Деда давно уже поймали, посадили и, взяв за горло, добривали остаток бороды, а я все еще разглядывал важного кочевника на забрызганной мылом глазури.
— Откуда ты ее взял? — спросил я у рулевого, который с кисточкой в руке стоял передо мной, дожидаясь, когда я верну ему чашку.
— А нашел, — пробормотал он и поставил чашку на табурет, — когда курганы пахали.
И он снова принялся разводить мыло в чашке, из которой когда-то пили скифы, заключавшие союз побратимства.
Дед был выбрит наконец и оказался разбойником.
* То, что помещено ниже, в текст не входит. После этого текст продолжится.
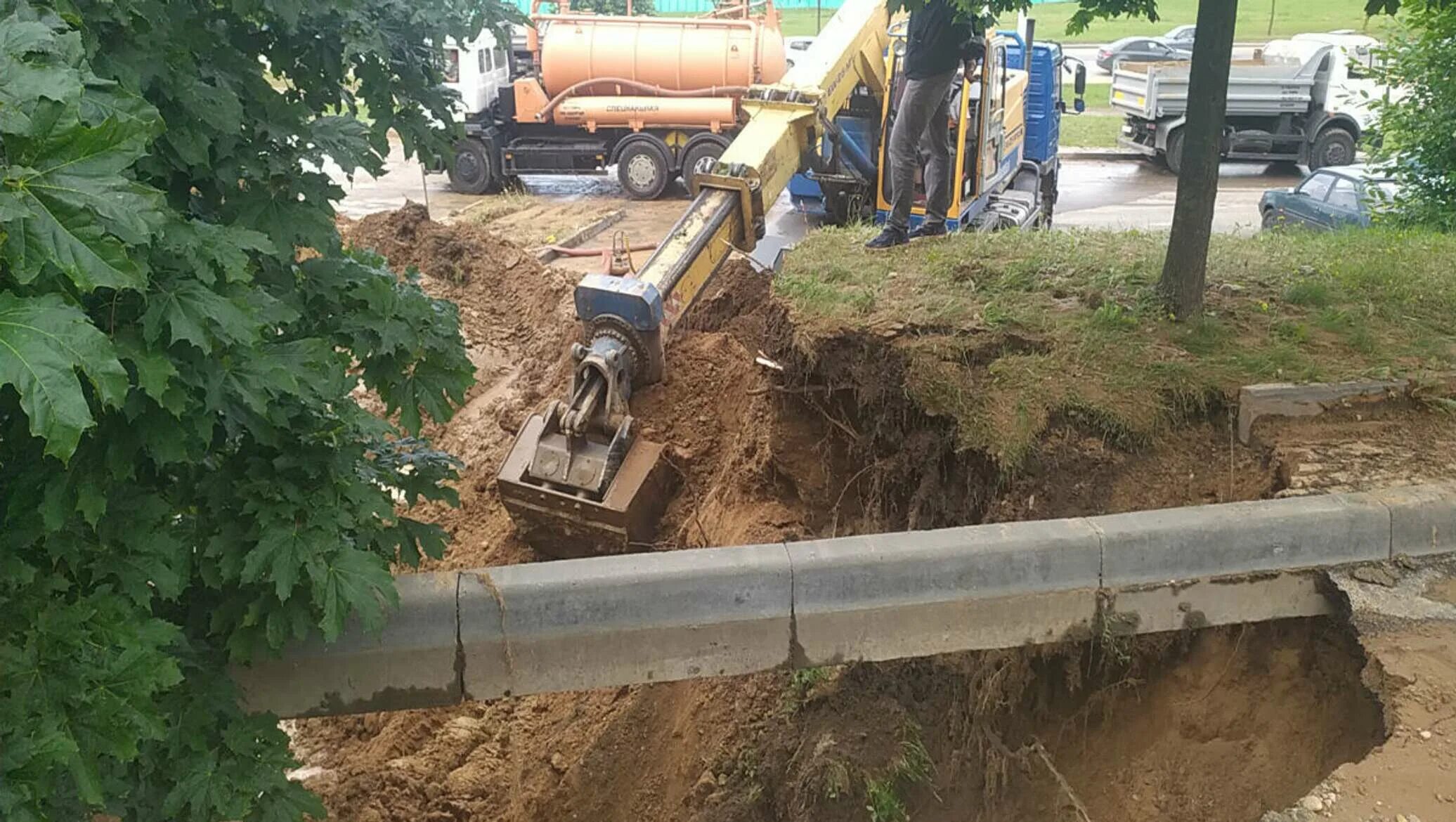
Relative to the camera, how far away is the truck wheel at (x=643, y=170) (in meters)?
16.7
У него был тяжелый подбородок, большая челюсть.
Он сидел, расставив ноги, закинув голову, помолодевший и страшный.
Я догнал рулевого и попросил позволения еще раз взглянуть на чашку: полузакрытыми глазами смотрел на меня тучный скиф, свисали до плеч края его шляпы.
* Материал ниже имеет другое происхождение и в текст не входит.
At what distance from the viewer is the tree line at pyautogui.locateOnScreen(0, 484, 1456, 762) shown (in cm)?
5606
— Продай, — предложил я рулевому.
Мы сошлись на паре подтяжек и трех бутылках ситро — все это я купил для него в участковой лавке.
Подтяжки он сейчас же надел на себя, ситро мы распили вместе. Потом я привязал к поясу скифскую чашку и отправился в обратный путь.
Знакомый автомобиль дорожной бригады догнал меня, когда, задыхаясь от пыли, осатанев от ветра, я зашел в хлеба и бросился прямо на землю.
Бой-Страх сидел в машине согнувшись, пряча голову в плечи. Я посмотрел на него и испугался. Он сидел старый, с большим ртом, с белыми челюстями и вежливый — это было особенно страшно.
Я уселся подле него и ничего не сказал. Пятый день был на исходе, низко стояло солнце, наступал уже тот, знакомый каждому жителю степей, час, когда жара начинает отступать, и предчувствие вечера возникает не здесь, рядом с вами, а где-то далеко в степи.
Пятый день клонился к закату. А на шестой…
— Бой-Страх, — сказал я, и горячий ветер вошел мне в рот, мы ехали против ветра, — не огорчайтесь! Ведь вы же сами сказали, что все это детский спектакль в сравнении с тем, что здесь творилось весной двадцать девятого года.
Бой-Страх встал, я невольно откинулся назад, и его раздутые ноздри встали надо мной, круглые и темные, как ноздри монумента.